Only normalize loops with a known negative constant step to lb=0,
step=1, ub=tripCount with IV denormalization. Loops with positive or
dynamic steps keep the original direct-bounds behavior unchanged.
Made-with: Cursor
---
.../OpenACC/Utils/OpenACCUtilsLoop.cpp | 69 ++++++++++++++-----
.../Dialect/OpenACC/OpenACCUtilsLoopTest.cpp | 40 +++++------
2 files changed, 67 insertions(+), 42 deletions(-)
diff --git a/mlir/lib/Dialect/OpenACC/Utils/OpenACCUtilsLoop.cpp b/mlir/lib/Dialect/OpenACC/Utils/OpenACCUtilsLoop.cpp
index 9325478642040..94fc9b8de39ef 100644
--- a/mlir/lib/Dialect/OpenACC/Utils/OpenACCUtilsLoop.cpp
+++ b/mlir/lib/Dialect/OpenACC/Utils/OpenACCUtilsLoop.cpp
@@ -201,6 +201,16 @@ wrapMultiBlockRegionWithSCFExecuteRegion(Region ®ion, IRMapping &mapping,
return exeRegionOp;
}
+/// Return true if \p v is a constant index with a negative value.
+static bool isNegativeConstantIndex(Value v) {
+ if (auto cst = v.getDefiningOp<arith::ConstantIndexOp>())
+ return cst.value() < 0;
+ if (auto cst = v.getDefiningOp<arith::ConstantOp>())
+ if (auto intAttr = dyn_cast<IntegerAttr>(cst.getValue()))
+ return intAttr.getInt() < 0;
+ return false;
+}
+
scf::ForOp convertACCLoopToSCFFor(LoopOp loopOp, RewriterBase &rewriter,
bool enableCollapse) {
assert(!loopOp.getUnstructured() &&
@@ -208,6 +218,7 @@ scf::ForOp convertACCLoopToSCFFor(LoopOp loopOp, RewriterBase &rewriter,
"loops");
Location loc = loopOp->getLoc();
+ Type indexType = rewriter.getIndexType();
// Create nested scf.for loops and build IR mapping for IVs
IRMapping mapping;
@@ -217,27 +228,47 @@ scf::ForOp convertACCLoopToSCFFor(LoopOp loopOp, RewriterBase &rewriter,
OpBuilder::InsertionGuard guard(rewriter);
rewriter.setInsertionPoint(loopOp);
- // Normalize all loops: lb=0, step=1, ub=tripCount.

Activity 1:
Decide whether each statement agrees with the OpenACC loop patch. (a) Loops with a positive step are normalized to lb=0, step=1, ub=tripCount. (b) The change touches two files. (c) OpenACCUtilsLoopTest.cpp shows 69 changed lines. For each one, answer yes or no and quote the words of the patch that decide it.
Activity 2:
Transcribe the OpenACC loop patch word for word, from "Only normalize loops" up to and including "direct-bounds behavior unchanged.".
Activity 3:
Pick up the OpenACC loop patch after its last line and continue it.

Collected material:
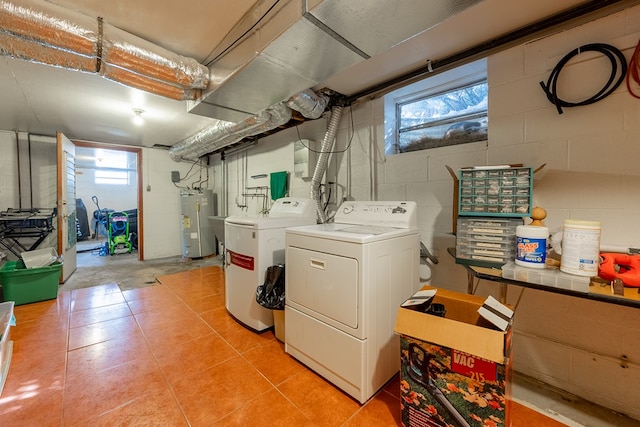 clothes washing area featuring laundry area, independent washer and dryer, and electric water heater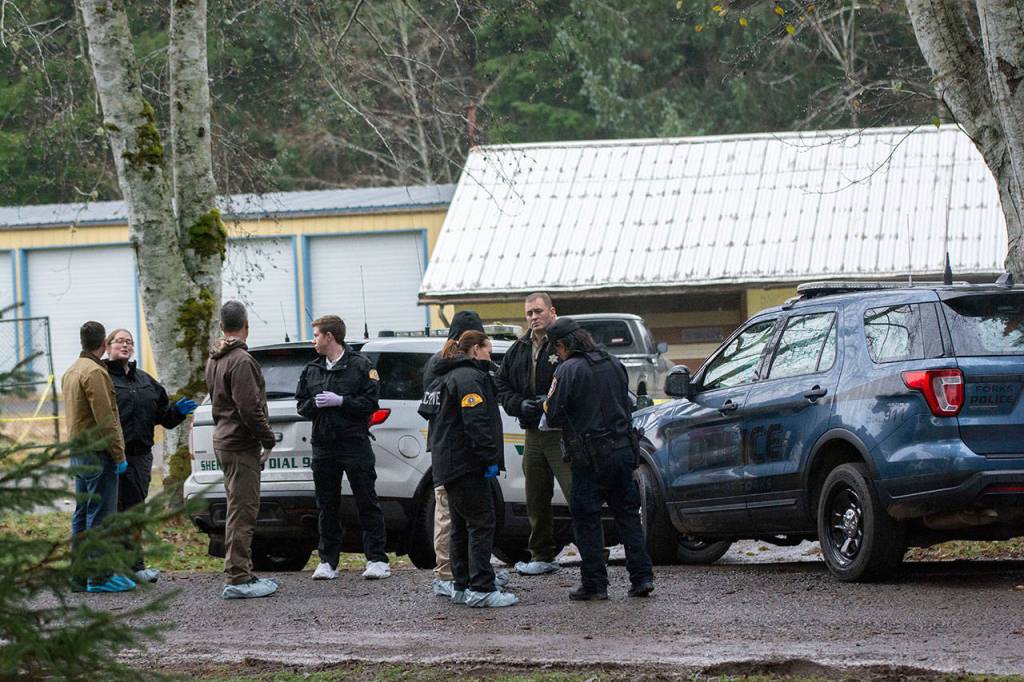 Investigators talk before walking through the scene where 19-year-old Tristen Pisani was shot and killed in Forks on Sunday. (Jesse Major/Peninsula Daily News)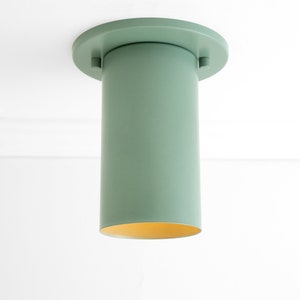 May include: A green cylindrical ceiling light fitting with a round base.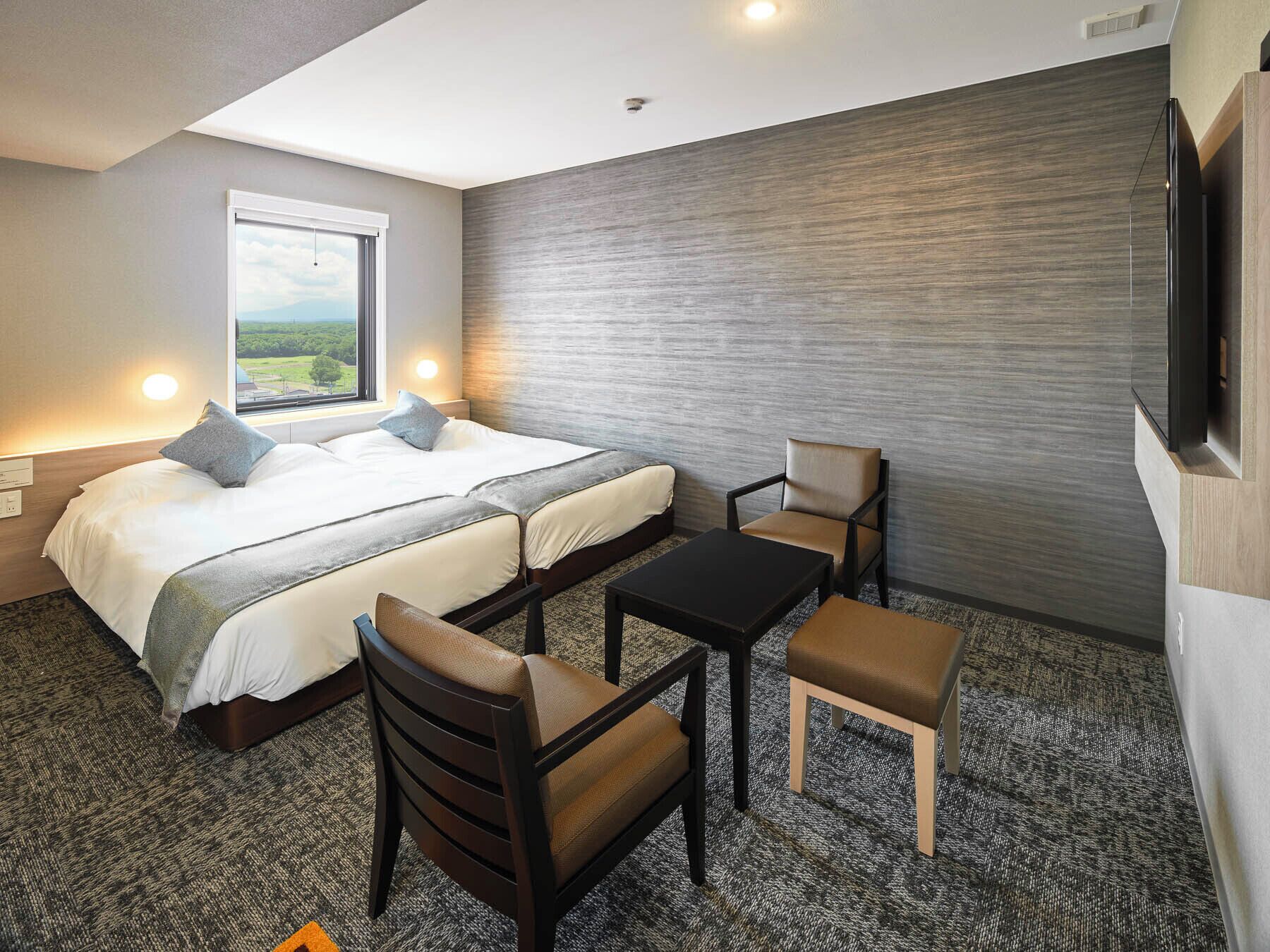 A hotel room with a bed, two chairs, a table, and a TV.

Answer section 1:
(a) No: "Loops with positive or dynamic steps keep the original direct-bounds behavior unchanged."
(b) Yes: "2 files changed, 67 insertions(+), 42 deletions(-)"
(c) No: ".../Dialect/OpenACC/OpenACCUtilsLoopTest.cpp | 40 +++++------"

Answer section 2:
Only normalize loops with a known negative constant step to lb=0,
step=1, ub=tripCount with IV denormalization. Loops with positive or
dynamic steps keep the original direct-bounds behavior unchanged.

Answer section 3:
- // This is required because scf.for mandates a positive step, but acc.loop
- // may have a negative step (e.g. Fortran DO loops counting down).
- Value zero = arith::ConstantIndexOp::create(rewriter, loc, 0);
- Value one = arith::ConstantIndexOp::create(rewriter, loc, 1);
+ // Determine which loops need normalization (negative constant step).
+ // scf.for requires a positive step, so loops with a negative step must be
+ // normalized to lb=0, step=1, ub=tripCount with IV denormalization.
+ SmallVector<bool> needsNormalize;
+ for (BlockArgument iv : loopOp.getBody().getArguments()) {
+ size_t idx = iv.getArgNumber();
+ needsNormalize.push_back(isNegativeConstantIndex(loopOp.getStep()[idx]));
+ }
- SmallVector<Value> tripCounts;
+ // Pre-compute all loop bounds before creating any ForOp.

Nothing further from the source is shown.